CD4+FoxP3+ T regulatory cells subsets release small extracellular vesicles containing cell death-related proteins as potential mechanism of T cell suppression

Introduction: T regulatory cells (Tregs) are pivotal for immune tolerance. Among the suppression mechanisms attributed to Tregs, the release of small extracellular vesicles (sEV) has been proposed with CD73, Nrp1 and the transfer of key miRNAs playing a key role. Although these findings have been described for natural Tregs (nTregs), little is known on Tregs induced in vitro (iTregs). Methods: Here, we characterized sEV production from three types of Tregs: nTregs and in vitro iTregs produced with TGF-β or with TGF-β plus retinoic acid (RA) (RATregs). Results: Characterization of sEV production indicates that all Tregs produce sEV with similar size and presence of Alix and Tsg101, with RATregs showing the highest production of sEV. Regarding sEV function, nTregs, iTregs and RATregs produce sEV that suppress CD4+ T and CD8+ T cell proliferation. Interestingly, in vitro culture of splenocytes with sEV showed induction of cell death/apoptosis, which is enhanced when adding sEV obtained from nTregs and RATregs, and not from iTregs.

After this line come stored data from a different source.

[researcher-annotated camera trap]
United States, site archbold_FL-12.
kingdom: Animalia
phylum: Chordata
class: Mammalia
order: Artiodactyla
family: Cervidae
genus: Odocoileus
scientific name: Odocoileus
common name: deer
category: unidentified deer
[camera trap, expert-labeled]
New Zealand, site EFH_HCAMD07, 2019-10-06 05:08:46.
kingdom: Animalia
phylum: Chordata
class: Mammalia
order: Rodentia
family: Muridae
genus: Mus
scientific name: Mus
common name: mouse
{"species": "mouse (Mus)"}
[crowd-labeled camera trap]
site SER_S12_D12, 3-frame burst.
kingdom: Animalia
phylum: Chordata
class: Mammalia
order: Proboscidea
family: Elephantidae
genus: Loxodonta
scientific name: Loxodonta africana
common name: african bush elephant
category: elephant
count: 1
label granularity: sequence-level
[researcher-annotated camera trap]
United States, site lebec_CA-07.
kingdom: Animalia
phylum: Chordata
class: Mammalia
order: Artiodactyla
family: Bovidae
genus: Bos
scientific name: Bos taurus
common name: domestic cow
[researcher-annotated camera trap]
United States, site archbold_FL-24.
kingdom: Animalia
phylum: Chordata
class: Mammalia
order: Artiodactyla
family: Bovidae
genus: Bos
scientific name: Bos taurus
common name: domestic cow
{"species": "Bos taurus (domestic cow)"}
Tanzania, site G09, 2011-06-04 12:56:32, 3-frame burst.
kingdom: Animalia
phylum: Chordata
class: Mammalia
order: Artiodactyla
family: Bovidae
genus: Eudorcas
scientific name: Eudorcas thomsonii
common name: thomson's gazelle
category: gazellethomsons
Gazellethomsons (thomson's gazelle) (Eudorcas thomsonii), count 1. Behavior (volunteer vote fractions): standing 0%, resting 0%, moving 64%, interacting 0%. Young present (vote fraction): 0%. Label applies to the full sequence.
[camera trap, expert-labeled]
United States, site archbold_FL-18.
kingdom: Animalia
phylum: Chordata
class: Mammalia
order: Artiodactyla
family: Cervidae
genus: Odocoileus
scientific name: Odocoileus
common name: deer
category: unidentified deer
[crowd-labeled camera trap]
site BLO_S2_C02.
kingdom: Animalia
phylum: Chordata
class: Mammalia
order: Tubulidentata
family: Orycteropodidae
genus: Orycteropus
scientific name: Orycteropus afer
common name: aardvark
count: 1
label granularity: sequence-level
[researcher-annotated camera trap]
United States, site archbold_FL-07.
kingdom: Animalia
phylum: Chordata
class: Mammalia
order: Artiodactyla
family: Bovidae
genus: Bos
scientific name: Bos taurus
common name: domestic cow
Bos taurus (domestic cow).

Proteomic analysis on sEV obtained from Tregs subsets revealed 163 common proteins, of which some share Tregs biology-related functions such as Apolipoprotein AI, Integrin β2, Lactate Dehydrogenase-A, Thrombospondin 1 and Transferrin Receptor. Depending on the combination of Tregs subsets analyzed, 5 major clusters containing cell death-related proteins were identified, including molecules belonging to the Granzyme/Perforin pathway. Discussion: Although this study does not explain the enhanced cell death observed in cultures with sEV produced by nTregs and RATregs, it does demonstrate that Tregs subsets produce sEV with inhibitory function driven -at least- by cell death, providing new insights on the biology of Tregs.